Lough., 2007:

"Observed
The oceans absorb carbon dioxide (CO₂) from the atmosphere and are estimated to have absorbed about half of the excess CO₂ released into the atmosphere by human activities in the past 200 years. About half of this anthropogenic CO₂ is in the upper 10 per cent of oceans (less than 1000 metres depth) due to slow ocean mixing processes. This absorbed CO₂ is resulting in chemical changes in the ocean, which it is estimated has already caused a decrease in oceanic pH of 0.1. This is referred to as ocean acidification as the oceans are becoming more acidic, though they are still alkaline.

Projected
With continued emissions of CO₂, oceanic pH is projected to decrease by about 0.4 to 0.5 units by 2100 (a change from 8.2 to 7.8 associated with a surface water decrease in CO₃^- by 47 percent of pre-industrial levels). This is outside the range of natural variability and a level of ocean acidity not experienced for several hundreds of thousands of years. Of particular concern is that the rate of this change in ocean chemistry is about 100 times faster than at any other time over the past several million years. In addition ocean acidification is essentially irreversible during our lifetimes and would take tens of thousands of years to return to pre-industrial levels. The magnitude of projected changes in ocean chemistry can be estimated with a high level of confidence but the impacts on marine organisms and various geochemical processes are much less certain. The scale of changes may also vary regionally with the Southern Ocean most likely seeing the greatest changes in the short term. In addition, changes in ocean chemistry will result in interactions and feedbacks with the global carbon cycle, atmospheric chemistry and global climate – in ways that are currently not understood."
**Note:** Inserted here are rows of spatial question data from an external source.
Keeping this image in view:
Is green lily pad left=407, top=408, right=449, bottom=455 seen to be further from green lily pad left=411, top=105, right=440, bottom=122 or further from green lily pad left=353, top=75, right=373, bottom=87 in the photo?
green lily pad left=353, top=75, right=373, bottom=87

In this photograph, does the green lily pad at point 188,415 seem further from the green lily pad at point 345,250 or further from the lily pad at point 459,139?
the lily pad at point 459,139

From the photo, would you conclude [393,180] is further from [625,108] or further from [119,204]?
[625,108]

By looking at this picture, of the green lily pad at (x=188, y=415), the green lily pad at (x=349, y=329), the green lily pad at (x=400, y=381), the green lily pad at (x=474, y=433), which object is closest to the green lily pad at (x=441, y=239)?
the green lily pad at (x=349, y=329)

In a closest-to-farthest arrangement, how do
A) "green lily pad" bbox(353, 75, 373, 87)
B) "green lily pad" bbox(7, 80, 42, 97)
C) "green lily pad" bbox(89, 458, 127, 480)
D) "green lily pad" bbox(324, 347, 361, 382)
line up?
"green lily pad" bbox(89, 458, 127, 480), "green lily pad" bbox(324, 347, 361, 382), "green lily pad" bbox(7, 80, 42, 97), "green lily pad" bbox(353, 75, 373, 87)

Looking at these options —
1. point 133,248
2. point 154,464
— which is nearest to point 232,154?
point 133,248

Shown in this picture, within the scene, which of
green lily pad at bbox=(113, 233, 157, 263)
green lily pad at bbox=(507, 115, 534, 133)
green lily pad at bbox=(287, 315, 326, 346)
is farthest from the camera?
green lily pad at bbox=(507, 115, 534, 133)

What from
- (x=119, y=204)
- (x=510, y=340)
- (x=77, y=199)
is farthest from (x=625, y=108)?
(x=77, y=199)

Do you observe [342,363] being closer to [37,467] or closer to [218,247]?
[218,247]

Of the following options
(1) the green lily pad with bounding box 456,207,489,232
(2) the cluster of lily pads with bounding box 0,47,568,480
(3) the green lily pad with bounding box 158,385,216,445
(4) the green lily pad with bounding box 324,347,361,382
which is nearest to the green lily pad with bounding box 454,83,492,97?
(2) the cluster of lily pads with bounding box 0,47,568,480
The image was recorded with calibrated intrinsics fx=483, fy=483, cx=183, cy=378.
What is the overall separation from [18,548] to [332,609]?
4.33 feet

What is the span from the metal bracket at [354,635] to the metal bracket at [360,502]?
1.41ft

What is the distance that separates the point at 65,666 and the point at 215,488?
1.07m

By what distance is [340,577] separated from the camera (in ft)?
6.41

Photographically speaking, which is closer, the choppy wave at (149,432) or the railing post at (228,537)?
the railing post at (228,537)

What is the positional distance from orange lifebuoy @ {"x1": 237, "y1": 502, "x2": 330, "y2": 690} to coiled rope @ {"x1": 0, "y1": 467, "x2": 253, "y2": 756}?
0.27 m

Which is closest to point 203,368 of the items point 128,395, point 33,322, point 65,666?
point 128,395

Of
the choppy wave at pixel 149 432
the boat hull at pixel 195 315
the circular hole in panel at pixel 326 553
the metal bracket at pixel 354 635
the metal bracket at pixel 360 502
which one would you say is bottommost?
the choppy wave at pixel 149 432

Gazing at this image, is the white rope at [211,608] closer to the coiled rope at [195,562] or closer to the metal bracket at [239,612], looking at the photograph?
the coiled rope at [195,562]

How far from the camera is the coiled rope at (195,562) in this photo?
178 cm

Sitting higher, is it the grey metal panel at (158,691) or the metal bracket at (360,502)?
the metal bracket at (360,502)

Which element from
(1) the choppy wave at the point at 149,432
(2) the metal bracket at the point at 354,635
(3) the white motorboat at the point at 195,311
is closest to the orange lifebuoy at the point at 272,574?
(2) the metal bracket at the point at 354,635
Hoegh-Guldberg et al., 2007:

Figure 4: Projections for ocean acidification include reductions in oceanic pH by as much as 0.4 pH units by the end of this century, with ocean carbonate saturation levels potentially dropping below those required to sustain coral reef accretion by 2050. Changes in ocean acidity will vary from region to region, with some regions, such as the Great Barrier Reef and Coral Sea, and the Caribbean Sea, attaining risky levels of aragonite saturation (the principal crystalline form of calcium carbonate deposited in coral skeletons) more rapidly than others (Source: Hoegh-Guldberg et al., 2007).